Last year I had a request for a good gluten free cornbread stuffing recipe, but I hadn’t created a gluten free cornbread recipe, and never got around to it. So, this year, it is my top priority. Once you have a good gluten free cornbread recipe you can make any stuffing recipe you choose using that gluten free cornbread. Preferably it should be a soft, absorbable one. This recipe is more of a cake-style cornbread recipe, however, you can adjust it to create a more traditional gluten free cornbread for stuffing. Just increase the cornmeal by 1/4 cup, decrease the sugar by 1/4 cup and the butter by 1 tablespoon. But I love this light one, as a dessert. I think my hubby’s favorite foods are stuffing and cornbread, and he was in heaven with this gluten free corn bread recipe this morning, and he’s not 100% gluten free! With the adjustments above, hubby says it tastes just like cornbread. Enjoy!
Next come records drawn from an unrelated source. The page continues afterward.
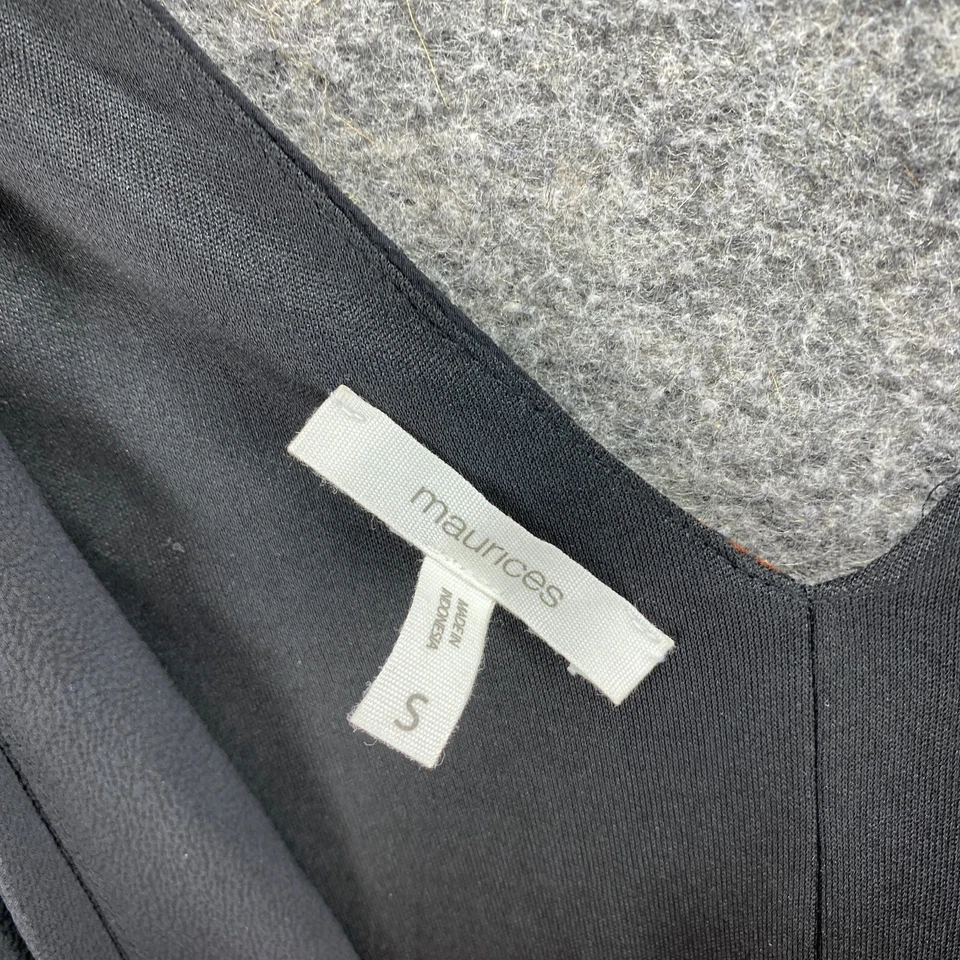 Mono Maurices Mujer S Pequeño Negro Floral Sin Mangas Cuello en V Forrado Recto Foto 4 de 4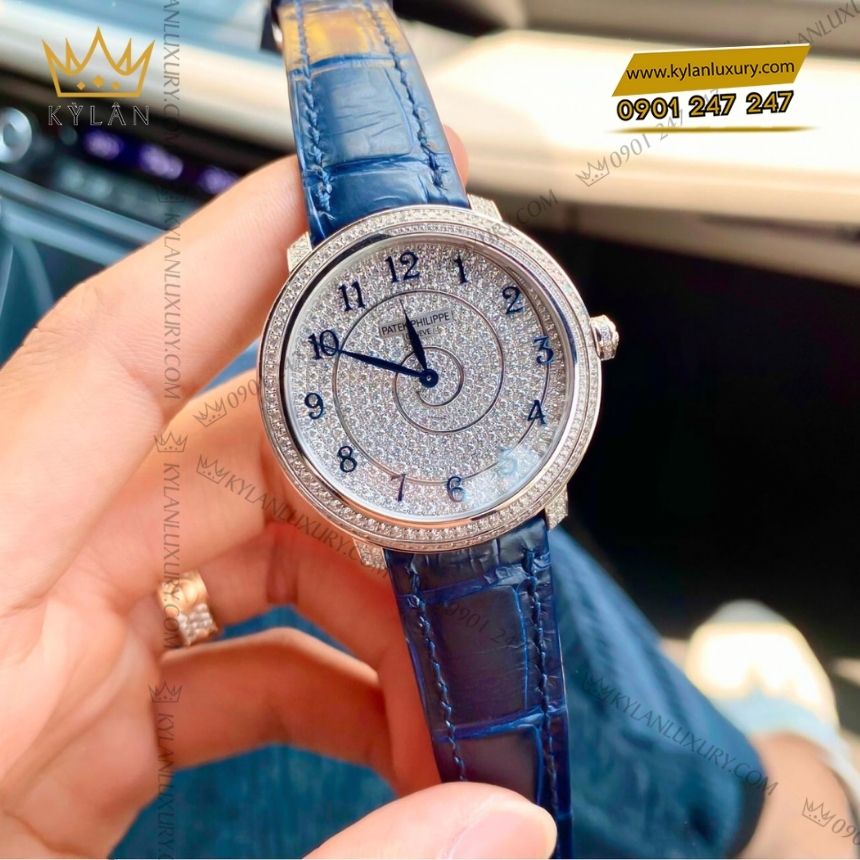 Kỳ Lân Luxury patek philippe calatrava 4978 400g 001 4 Đồng hồ Patek Philippe Calatrava kim cương 4978/400G-001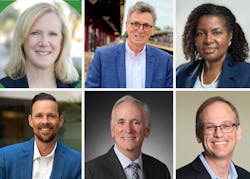 Clockwise top left: Kathy Winter; Jo North; Lenora Isaac; Mary Kuhn; Paul Wiedefeld and Christopher Haltek. Clockwise top left: Kathy Winter; Jo North; Lenora Isaac; Mary Kuhn; Paul Wiedefeld and Christopher Haltek.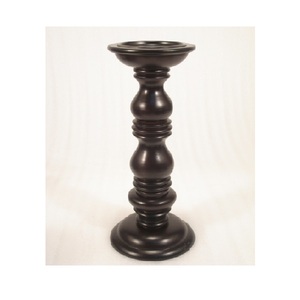 <b>Large</b> Size Solid Wood Pillar <b>Candle</b> Holder for Home Living Room Table Top Decoration Use Solid Wood Pillar Holder - Product Image 4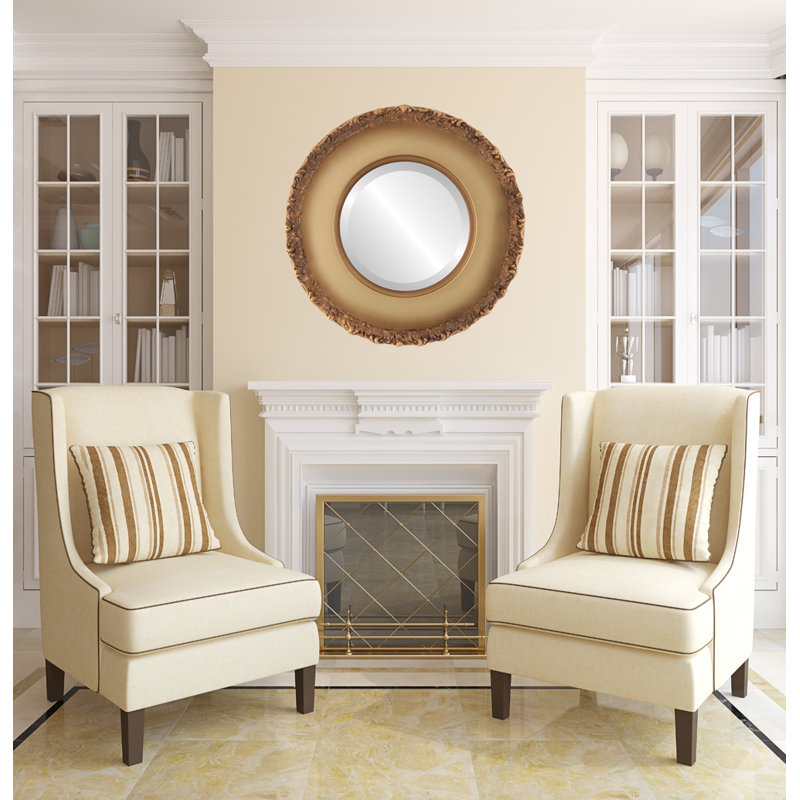 Wingard Wood Flat Wall Mirror, 21" x 21"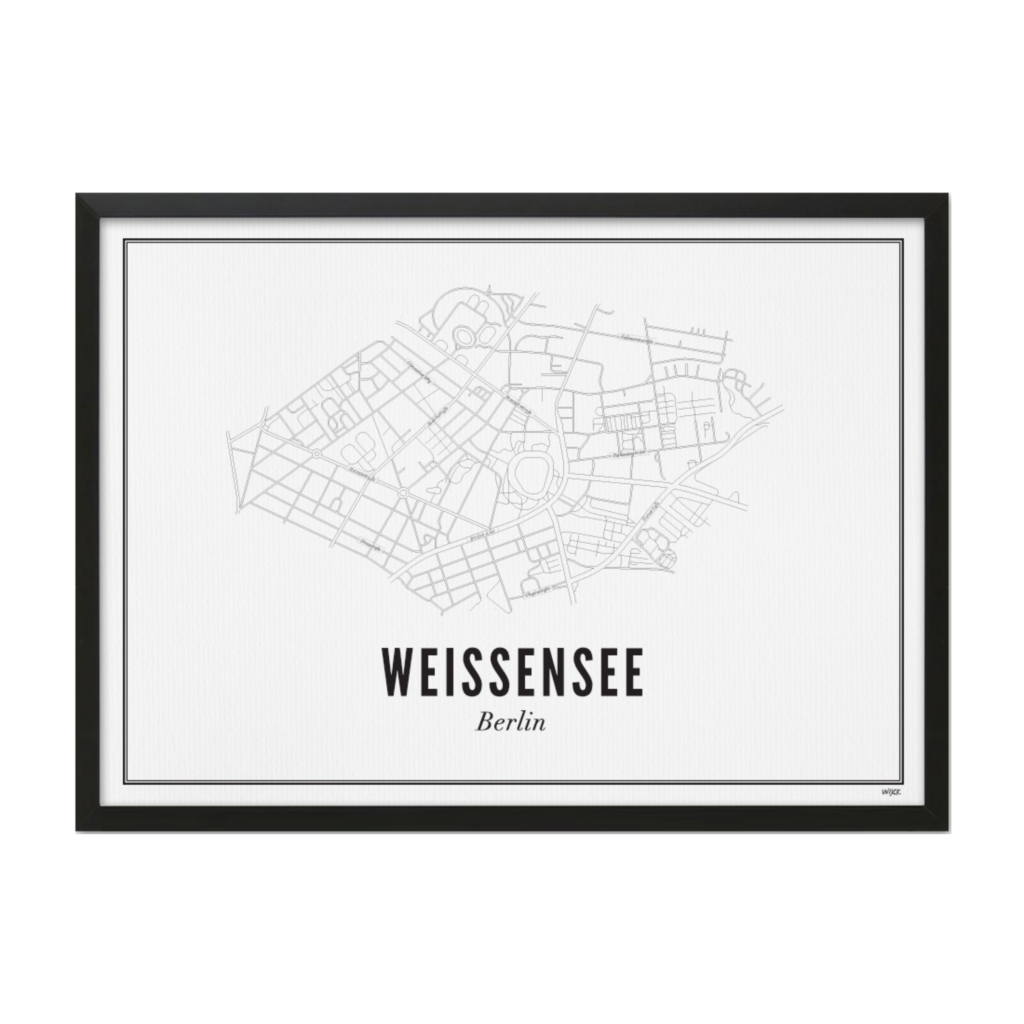 Poster von Berlin - Weißensee | WIJCK.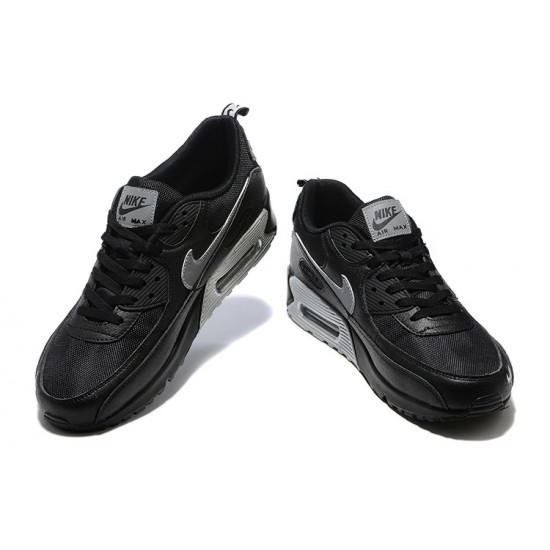 Men Sports Shoes Nike Air Max 90 Black Grey DH4619-100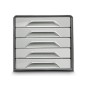 Fichero cajones de sobremesa cep smoove 5 cajones color gris 288x360x270 mm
Two recipes in one: a gluten free cornbread recipe for stuffing or dessert. Just make the suggested adjustments.
- 1/2 cup Carla's Gluten Free Cake Flour Blend Recipe
- 1/2 cup cornmeal
- 1/2 cup sugar (I used evaporated cane juice)
- 1/2 teaspoon sea salt or salt
- 1/3 cup oil (I used extra virgin olive oil)
- 3 Tablespoons unsalted butter, melted
- 2 eggs, beaten
- 1 cup milk or milk substitute
- Preheat oven to 350°F.
- Grease an 8x8" pan.
- Whisk together all dry ingredients.
- Create a well in the center of the dry ingredients and add milk, oil, butter and eggs. Stir until all ingredients are moist. The batter will be very runny.
- Pour into pan and bake for about 35 minutes and until golden brown.